Studying populations of Galápagos hawks and feather lice that live in their plumage, a group of researchers that included Patricia Parker, the E. Desmond Lee Professor in Zoological Studies and chair of the Department of Biology at the University of Missouri–St. Louis, has gathered some of the first field evidence suggesting that a phenomenon called co-divergence between parasites and hosts is indeed an important mechanism driving the evolution of biodiversity.
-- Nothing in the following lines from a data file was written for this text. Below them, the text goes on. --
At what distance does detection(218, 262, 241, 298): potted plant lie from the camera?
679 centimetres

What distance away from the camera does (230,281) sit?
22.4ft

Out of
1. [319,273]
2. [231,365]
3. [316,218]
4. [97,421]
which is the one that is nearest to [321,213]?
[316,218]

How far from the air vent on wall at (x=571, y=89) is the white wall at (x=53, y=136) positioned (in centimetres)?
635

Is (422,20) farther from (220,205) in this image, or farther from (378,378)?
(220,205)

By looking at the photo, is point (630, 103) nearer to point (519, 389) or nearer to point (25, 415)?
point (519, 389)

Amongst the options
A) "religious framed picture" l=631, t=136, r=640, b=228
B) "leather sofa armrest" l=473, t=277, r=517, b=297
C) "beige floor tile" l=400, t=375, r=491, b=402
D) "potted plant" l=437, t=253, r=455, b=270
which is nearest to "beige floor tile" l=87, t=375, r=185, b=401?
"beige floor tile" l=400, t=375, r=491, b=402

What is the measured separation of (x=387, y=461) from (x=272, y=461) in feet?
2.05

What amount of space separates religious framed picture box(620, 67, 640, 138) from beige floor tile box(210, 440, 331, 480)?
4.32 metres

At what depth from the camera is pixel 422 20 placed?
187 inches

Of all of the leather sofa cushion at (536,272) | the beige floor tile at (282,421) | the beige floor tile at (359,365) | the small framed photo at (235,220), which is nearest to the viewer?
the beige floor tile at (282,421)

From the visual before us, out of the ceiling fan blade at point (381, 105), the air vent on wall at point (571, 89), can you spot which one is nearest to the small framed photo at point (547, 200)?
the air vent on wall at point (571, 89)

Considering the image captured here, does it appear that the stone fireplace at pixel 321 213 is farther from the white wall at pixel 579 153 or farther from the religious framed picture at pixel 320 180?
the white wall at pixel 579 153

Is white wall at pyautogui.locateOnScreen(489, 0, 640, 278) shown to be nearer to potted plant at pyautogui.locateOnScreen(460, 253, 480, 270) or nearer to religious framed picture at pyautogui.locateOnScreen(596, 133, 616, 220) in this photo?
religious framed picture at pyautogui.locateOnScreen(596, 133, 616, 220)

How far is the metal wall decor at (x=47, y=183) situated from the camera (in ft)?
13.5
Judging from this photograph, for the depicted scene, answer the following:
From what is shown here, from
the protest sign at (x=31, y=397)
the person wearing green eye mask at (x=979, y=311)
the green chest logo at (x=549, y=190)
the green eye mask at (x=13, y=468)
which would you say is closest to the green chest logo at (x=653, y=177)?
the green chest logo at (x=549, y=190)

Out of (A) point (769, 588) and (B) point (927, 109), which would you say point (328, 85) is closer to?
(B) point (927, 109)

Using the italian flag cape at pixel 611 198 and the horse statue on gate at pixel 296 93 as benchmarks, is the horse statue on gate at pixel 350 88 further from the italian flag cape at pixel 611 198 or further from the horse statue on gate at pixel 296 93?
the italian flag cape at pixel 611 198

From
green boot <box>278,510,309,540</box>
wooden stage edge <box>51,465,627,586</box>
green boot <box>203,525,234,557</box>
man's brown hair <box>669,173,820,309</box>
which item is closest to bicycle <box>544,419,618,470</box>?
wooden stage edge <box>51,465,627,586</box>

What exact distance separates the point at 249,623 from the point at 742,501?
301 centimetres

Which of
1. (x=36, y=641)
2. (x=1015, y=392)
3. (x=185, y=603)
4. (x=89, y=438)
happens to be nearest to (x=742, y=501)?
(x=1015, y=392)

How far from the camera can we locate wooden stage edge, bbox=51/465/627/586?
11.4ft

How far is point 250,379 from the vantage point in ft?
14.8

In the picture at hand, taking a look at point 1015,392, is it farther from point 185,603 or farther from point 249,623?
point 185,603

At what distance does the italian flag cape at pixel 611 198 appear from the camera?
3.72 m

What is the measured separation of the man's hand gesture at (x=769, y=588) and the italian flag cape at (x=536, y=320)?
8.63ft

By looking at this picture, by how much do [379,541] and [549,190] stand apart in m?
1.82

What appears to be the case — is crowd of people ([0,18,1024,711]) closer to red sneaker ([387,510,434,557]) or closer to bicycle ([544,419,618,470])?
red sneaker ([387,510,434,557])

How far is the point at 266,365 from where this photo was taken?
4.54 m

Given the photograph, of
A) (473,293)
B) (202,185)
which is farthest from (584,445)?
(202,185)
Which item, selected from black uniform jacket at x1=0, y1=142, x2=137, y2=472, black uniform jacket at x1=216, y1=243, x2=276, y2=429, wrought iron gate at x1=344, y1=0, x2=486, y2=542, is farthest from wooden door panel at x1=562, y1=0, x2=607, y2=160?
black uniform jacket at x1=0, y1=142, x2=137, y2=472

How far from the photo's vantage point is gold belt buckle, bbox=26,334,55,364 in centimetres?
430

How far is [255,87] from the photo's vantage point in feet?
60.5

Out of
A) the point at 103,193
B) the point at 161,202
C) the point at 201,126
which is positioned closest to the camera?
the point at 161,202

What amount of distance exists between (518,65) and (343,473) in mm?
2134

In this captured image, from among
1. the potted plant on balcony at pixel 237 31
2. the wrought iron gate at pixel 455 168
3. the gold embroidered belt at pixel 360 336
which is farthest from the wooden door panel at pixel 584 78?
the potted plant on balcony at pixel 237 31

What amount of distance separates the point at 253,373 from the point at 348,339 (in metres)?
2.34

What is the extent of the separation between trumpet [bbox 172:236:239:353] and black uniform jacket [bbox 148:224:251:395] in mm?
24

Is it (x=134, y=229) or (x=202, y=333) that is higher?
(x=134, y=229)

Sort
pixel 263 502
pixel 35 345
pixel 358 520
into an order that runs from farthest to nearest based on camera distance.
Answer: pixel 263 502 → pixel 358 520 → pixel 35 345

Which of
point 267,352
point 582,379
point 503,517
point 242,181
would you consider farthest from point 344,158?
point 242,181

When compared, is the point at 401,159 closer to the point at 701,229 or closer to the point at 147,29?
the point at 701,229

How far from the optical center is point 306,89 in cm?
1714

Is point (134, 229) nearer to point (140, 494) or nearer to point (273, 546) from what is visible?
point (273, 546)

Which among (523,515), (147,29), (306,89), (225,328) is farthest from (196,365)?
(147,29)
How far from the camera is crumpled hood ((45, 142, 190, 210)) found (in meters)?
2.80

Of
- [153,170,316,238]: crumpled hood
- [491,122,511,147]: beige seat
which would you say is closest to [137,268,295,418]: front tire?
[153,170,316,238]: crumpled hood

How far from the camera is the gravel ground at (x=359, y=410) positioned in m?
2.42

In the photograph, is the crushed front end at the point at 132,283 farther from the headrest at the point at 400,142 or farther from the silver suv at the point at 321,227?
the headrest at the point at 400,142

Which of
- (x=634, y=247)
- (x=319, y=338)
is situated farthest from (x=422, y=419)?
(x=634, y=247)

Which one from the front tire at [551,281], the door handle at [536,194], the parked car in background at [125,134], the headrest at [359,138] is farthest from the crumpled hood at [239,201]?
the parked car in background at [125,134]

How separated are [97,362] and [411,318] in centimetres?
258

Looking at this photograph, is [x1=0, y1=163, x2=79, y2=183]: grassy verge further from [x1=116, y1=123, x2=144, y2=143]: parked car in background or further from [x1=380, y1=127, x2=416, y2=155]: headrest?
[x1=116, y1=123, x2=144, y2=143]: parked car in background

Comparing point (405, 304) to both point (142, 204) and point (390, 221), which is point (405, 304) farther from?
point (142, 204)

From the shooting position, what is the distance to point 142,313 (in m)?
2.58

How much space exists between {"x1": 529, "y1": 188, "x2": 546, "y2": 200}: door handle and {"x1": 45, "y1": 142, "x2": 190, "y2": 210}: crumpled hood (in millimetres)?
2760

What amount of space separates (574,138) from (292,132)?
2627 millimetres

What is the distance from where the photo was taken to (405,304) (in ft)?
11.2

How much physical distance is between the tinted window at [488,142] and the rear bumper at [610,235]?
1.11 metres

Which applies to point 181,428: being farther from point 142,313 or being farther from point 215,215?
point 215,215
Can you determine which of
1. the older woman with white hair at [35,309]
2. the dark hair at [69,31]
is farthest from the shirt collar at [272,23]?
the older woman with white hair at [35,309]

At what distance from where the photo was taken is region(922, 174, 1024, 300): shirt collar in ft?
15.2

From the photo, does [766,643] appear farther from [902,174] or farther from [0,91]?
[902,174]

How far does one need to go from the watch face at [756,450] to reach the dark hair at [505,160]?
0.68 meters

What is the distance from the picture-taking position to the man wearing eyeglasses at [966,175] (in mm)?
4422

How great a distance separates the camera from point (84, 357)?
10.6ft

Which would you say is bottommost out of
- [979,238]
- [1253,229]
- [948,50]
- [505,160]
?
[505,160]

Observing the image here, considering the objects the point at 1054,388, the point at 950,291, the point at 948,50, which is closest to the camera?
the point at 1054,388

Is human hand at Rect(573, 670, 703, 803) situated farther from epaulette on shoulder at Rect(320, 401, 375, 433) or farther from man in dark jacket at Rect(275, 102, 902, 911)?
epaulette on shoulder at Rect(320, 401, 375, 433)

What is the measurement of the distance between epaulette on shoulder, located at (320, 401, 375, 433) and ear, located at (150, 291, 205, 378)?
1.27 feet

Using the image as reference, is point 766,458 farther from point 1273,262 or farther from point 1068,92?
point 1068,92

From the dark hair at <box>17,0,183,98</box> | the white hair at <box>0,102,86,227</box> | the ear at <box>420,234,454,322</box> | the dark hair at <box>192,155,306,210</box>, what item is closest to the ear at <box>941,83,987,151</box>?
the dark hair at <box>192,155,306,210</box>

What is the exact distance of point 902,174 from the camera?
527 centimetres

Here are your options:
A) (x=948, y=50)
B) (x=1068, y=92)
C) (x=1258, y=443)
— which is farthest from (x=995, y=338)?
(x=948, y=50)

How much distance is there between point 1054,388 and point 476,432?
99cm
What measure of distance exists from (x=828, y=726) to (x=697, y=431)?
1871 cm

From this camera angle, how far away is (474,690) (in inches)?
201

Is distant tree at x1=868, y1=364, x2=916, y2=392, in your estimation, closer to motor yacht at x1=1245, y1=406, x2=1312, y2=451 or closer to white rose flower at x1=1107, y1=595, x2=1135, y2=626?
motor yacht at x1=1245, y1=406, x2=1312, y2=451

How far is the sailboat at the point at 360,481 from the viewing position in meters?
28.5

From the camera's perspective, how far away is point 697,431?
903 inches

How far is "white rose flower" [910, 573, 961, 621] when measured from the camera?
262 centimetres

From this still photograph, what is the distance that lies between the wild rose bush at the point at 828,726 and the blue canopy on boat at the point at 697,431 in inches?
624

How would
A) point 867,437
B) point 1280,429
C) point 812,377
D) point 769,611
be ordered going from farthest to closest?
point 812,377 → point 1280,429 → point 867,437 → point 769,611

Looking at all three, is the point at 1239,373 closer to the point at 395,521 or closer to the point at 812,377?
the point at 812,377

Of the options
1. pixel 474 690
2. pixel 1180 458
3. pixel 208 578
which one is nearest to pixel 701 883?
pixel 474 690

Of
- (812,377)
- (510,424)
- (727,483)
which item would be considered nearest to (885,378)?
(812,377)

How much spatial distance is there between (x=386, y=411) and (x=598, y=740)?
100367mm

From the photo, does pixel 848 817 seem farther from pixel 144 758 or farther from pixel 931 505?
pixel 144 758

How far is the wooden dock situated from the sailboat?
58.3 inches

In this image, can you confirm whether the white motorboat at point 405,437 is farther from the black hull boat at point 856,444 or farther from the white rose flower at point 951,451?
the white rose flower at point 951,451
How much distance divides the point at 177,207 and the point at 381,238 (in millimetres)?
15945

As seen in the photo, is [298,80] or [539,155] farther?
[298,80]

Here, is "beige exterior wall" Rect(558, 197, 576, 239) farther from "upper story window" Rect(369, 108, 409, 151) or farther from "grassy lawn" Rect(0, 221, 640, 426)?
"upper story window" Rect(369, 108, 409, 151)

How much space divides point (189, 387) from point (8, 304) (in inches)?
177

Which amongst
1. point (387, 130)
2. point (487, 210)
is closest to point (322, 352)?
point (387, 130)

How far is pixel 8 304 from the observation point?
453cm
“We found the lice are passed on from mother to babies during brooding, almost like genes,” according to a researcher from the University of Arizona, who spearheaded the study. “They’re evolutionary heirlooms, like your family’s silverware or engagement ring diamond.”
The findings were published in the journal Biology Letters of the Royal Society. The study was picked up by multiple media outlets including, the German news magazine DER SPIEGEL, Phys.org and Science 2.0.
In four years of fieldwork on eight major islands, the team caught hundreds of Galápagos hawks – which later were released unharmed – and collected blood samples and feather lice for genomic analysis, in a partnership with the Galápagos National Park. Researchers discovered that the hawks’ lice are found exclusively on their host species, and unable to survive on any other species.
The study’s lead author, Jennifer Koop, is a postdoctoral fellow in the lab of assistant professor Noah Whiteman in the University of Arizona’s Department of Ecology and Evolutionary Biology. Parker helped with fieldwork and shares co-authoring credit with Karen DeMatteo, an adjunct assistant professor of biology at UMSL. They used the DNA from the samples to generate a genetic fingerprint of each population.
The research team chose the Galápagos Islands, located 575 miles off the west coast of Ecuador, for the study because the species that colonized the geologically young group of islands have evolved in isolation, making the area an ideal natural laboratory.